_AIM A_
Translate into Spanish this sentence from the thread on rare fruit jars: "Gosh, Spencer, I don't have any rare ones."
_AIM B_
Continue the forum thread on rare fruit jars by writing the next post, which follows the final header shown.

_ARTICLE_
________________
# extremely rare fruit jars!



## bottlenutboy (Feb 22, 2007)

i need pics for my hall of fame! post them here or e-mail them to me pm me and ill send you my email address


----------



## epgorge (Feb 22, 2007)

Gosh,  Spencer, I don't have any rare ones. Cookie does though. 
 Joel


----------



## bobclay (Feb 23, 2007)

Hi folks,

 If you want to see MANY of the rarest jars ever known such as the cobalt Millville, cobalt 1858, cobalt CFJCo Improved, teal Crowleytown, amber Millville, amber Van Vliet, black 1858s and MANY, MANY more excessively rare jars, go here to see Darrell Plank's outstanding collection, considered by many to be the best in the world: 

 http://www.geocities.com/SiliconValley/Chip/4514/jarthumb.html

 If someone wants to use pics from his website on another website, I'm pretty sure he'd grant permission to use them (copyright laws) and I think you can email him directly from his pages.

 I will warn you up front though, if any of you are like me, before you check out this site, go get a bath towel and place over your keyboard. It won't short out from the drool if you do that!  []

 Bob


----------



## bottlenutboy (Feb 23, 2007)
________________
_PROVIDED MATERIAL_
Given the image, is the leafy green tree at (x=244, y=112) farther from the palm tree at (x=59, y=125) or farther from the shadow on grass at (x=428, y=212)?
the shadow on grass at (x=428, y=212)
________________
_EXERCISE OUTPUT A_
Vaya, Spencer, no tengo ninguno raro.

_EXERCISE OUTPUT B_
wow! im awe struck! great fruit jars how do you come up with so many incredibly rare jars?


----------



## bobclay (Feb 25, 2007)

How does one come up with so many super rare jars? Not an easy answer! Darrell is a long time collector that happened to know many of the greats in the hobby. And, as a successful software developer, he had the financial means to assemble this fantastic collection.

 I am just grateful that he chooses to make his collection public so that everyone can see and enjoy these super rarities that normally we never get to see.

 Bob


----------



## bottlenutboy (Feb 25, 2007)

hey Bob how many of those upside down Ball Masons are out there? i want to say about 5....am i correct?


----------



## bobclay (Feb 25, 2007)

Hi Spencer,

 I'd say there are at least 25 of them we know about. Ball blue is the most common, SCA next and dead clear the scarcest of them.







 Bob


----------



## bottlenutboy (Feb 25, 2007)

really? That many? what do they go for? i love them they are my favorite mistake jars


----------



## bobclay (Feb 27, 2007)

25 is really a pretty conservative number. I did a survey of Ball collectors in 1989 and there were almost 20 of these known then. I've seen a few on ebay in recent years too. I sold this pair for $600 back in 2001...but I've seen them sell for over $400 each since.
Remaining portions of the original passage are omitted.